→ Provided text:

Hard Numbers: What does a cup of coffee cost in Venezuela?

79: Almost a decade since the Tunisian Revolution that marked the start of the Arab Spring, a majority of Tunisians remain disillusioned with the country's leadership: 79 percent of adults surveyed said that government corruption is widespread, according to a new Gallup poll. Many Tunisians doubt that the newly elected Ennahda party will improve living standards for everyday people.


98.5: Members of Ethiopia's Sidama ethnic group voted overwhelmingly to form their own self-governing region, with about 98.5 percent of voters backing the push for semi-autonomy. Since April 2018, Ethiopia has been plagued by ethnic violence that's caused some 3 million people to flee their homes.

→ Data listing:
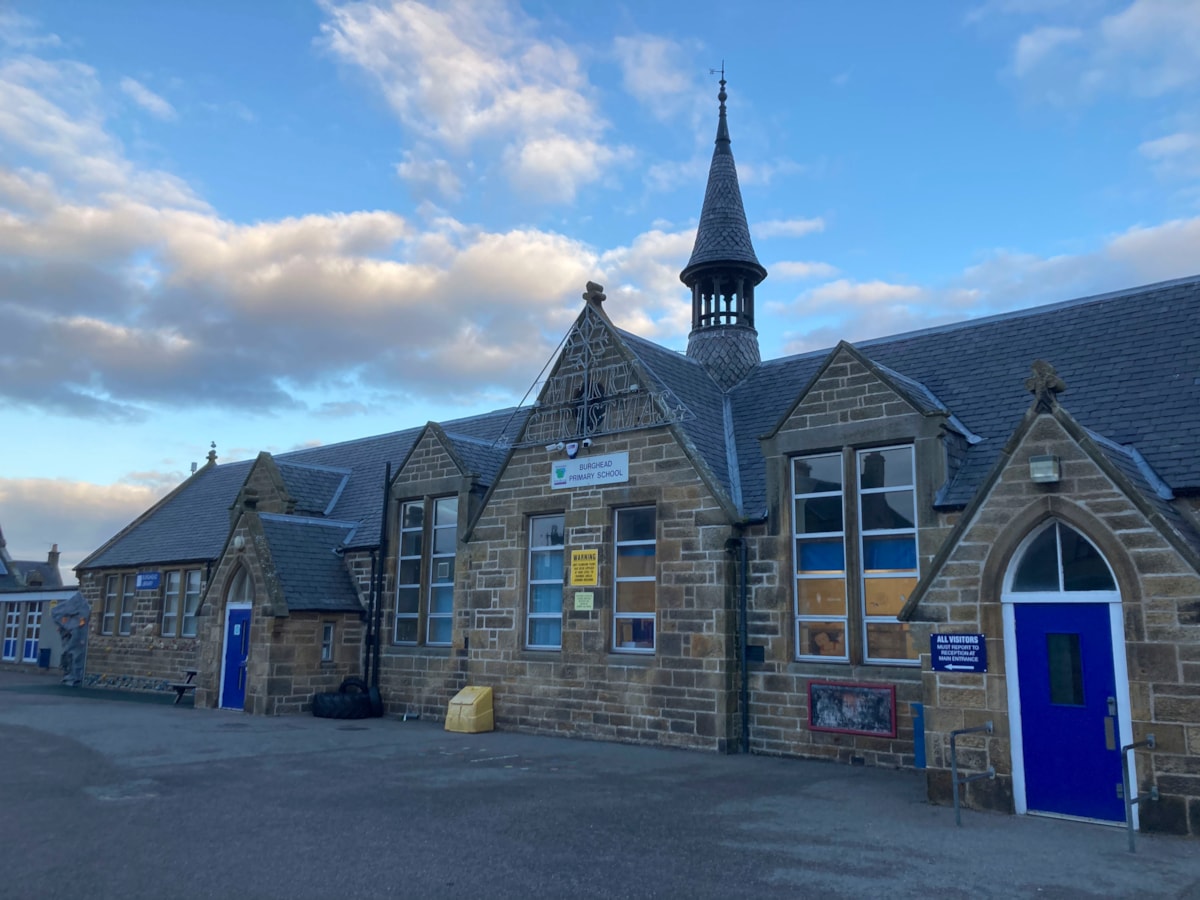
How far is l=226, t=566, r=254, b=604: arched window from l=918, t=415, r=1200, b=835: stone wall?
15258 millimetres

---

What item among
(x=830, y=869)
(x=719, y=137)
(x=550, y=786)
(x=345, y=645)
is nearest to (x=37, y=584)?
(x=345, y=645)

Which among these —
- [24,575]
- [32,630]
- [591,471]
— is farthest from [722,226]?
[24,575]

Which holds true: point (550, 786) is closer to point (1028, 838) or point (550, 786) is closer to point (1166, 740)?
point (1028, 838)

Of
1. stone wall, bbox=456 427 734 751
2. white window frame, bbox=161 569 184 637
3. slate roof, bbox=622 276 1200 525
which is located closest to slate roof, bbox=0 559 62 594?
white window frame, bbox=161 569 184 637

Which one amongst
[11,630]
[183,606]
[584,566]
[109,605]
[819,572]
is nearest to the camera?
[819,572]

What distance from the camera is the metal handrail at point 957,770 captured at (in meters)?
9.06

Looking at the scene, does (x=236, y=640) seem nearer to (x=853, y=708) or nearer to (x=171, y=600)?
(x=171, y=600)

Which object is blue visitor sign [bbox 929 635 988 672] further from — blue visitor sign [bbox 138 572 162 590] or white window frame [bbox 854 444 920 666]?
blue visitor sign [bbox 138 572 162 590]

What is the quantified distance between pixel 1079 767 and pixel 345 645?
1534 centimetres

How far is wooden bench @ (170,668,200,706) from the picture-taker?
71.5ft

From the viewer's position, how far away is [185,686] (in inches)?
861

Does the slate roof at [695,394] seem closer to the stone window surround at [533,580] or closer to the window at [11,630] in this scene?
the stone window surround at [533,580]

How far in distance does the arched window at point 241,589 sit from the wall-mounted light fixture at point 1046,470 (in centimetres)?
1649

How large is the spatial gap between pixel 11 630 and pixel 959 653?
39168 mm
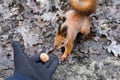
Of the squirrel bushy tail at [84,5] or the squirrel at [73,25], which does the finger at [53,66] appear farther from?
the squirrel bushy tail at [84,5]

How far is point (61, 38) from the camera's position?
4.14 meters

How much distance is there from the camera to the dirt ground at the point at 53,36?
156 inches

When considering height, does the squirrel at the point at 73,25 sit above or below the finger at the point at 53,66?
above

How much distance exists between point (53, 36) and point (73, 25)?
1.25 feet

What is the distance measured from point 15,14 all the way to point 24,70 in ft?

* * *

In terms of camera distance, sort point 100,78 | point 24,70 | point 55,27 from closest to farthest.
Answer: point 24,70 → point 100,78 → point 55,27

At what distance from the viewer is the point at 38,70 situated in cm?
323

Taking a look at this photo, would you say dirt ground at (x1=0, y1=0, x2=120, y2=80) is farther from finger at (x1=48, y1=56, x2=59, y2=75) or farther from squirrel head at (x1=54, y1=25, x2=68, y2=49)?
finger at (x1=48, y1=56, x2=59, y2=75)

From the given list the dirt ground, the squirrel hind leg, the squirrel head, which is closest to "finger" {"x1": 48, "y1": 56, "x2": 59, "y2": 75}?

→ Exercise requirements:
A. According to the Hard Numbers text, what percentage of Sidama voters backed semi-autonomy?
B. Extend the Hard Numbers text past its final sentence.
The records were drawn from a separate source.

→ Task answers:
A. About 98.5 percent.

B.
200,000: The International Monetary Fund says inflation in Venezuela will hit 200,000 percent this year. Consider that a cup of coffee that cost 150 bolivars a year ago now costs 18,000 bolivars (see Bloomberg's cup-of-coffee inflation tracker here.) The silver lining? Things are better than a year ago, when inflation was 1 million percent.

63: A majority of Americans are deeply concerned about the privacy of their personal data. Sixty-three percent of adults surveyed believe that Uncle Sam is constantly collecting data about them and that they are powerless to prevent it, according to a recent Pew study.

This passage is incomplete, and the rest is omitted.